> **Prompt**
Extend the commentary below on the Civil War and Reconstruction, beginning right after its final sentence.

--- start of Text shown ---

I have always questioned the term Civil War. In my view it was not a civil war. The States had the legal right to succeed from the union. The succession issue had been brought up by MA several times related to taxes, and the laws were not changed till after the war. I think the War Between the States is better, and also correct in a legal sense.
The primary State's Right under debate, and the dominant issue of the day, was the right of a state to allow whites to own blacks as property. That's why the 'it was all about State's Rights' argument fails; it doubles back on slavery. Had slavery not been at issue, no one has yet shown me how secession and war might have nevertheless ensued. Some have tried but failed.

Far as I'm concerned, the salient point of Reconstruction that stuck in Southerners' craws postwar was: "Not only do your rich planters have to free their slaves, they now get to vote and have rights." I have seen a great deal of evidence to suggest that this, not the bad behavior of postwar occupation forces (mostly there to enforce the rights), was the dominant factor. 'Free the slaves, okay, okay, whatever; but let 'em vote like a white man? Eat in the same restaurant as me? We'll see you in hell!' And indeed, a century later, when enough of the nation decided it was tired of Colored Only drinking fountains, what did many white Southerners (backed by politicians and police) fight savagely to prevent? Integrated facilities, free exercise of the franchise, and integration in education. Sorry, but that's the reality. Had every black Southerner left the South after the war, the occupation would have been brief because there wouldn't have been something simmering on the racial burner. As long as blacks remained, and Northern troops (including some who were black) remained present and actually intended to make Southern states extend some form of rights to blacks, there was going to be resentment and it was going to linger for generations. And as long as blacks remained, it was just a matter of time before they decided it was time to stop waiting around for justice and start demanding it.

The North and West, of course, didn't cover themselves with racial glory later. Far from it. But that isn't part of the Civil War era. The Civil War was a war in which Southern states seceded in order to preserve their right to keep slaves, fired the first shots and then came out with a pathetic argument that they had been provoked, fought with great valor despite the fact that the vast majority of those who would be maimed and killed couldn't dream of owning even their own land much less other humans, lost, then complained they were oppressed because the mean Northerners set their blacks free and even tried to give them political voices. It was a war in which the South was wrong by every objective standard one can name.

--- end of Text shown ---
--- start of Given material ---

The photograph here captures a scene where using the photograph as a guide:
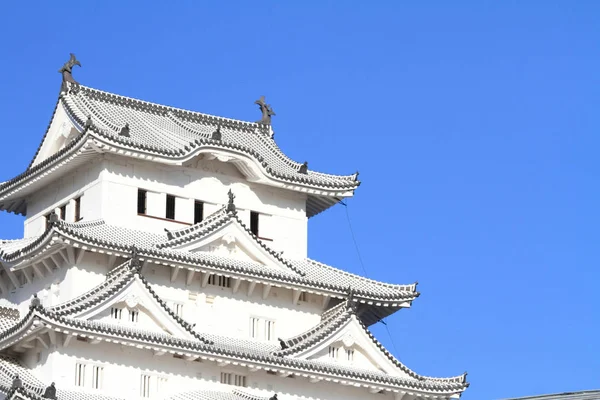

--- end of Given material ---

> **Answer for the task**
Again, that does not mean that the South didn't have a right to be annoyed about some things, such as an electoral college system that rendered them irrelevant in a presidential election. Unfortunately, even a perfect democracy (which we ain't) sucks that way: in order to win you have to appeal to enough people, which might mean you have to moderate your views and offer them something. Evidently, adopting a platform that would appeal toward Northern states' voters was asking too much of Southern leaders. That's how you normally win, though. If you start a war because you didn't win the election, that's not a good enough reason. If one doesn't like the system, one seeks to change it through the means provided. Those don't include bayonets. You do that, you get smacked down and they make sure you don't get up to try it again. You don't like that, you ought not to start a war.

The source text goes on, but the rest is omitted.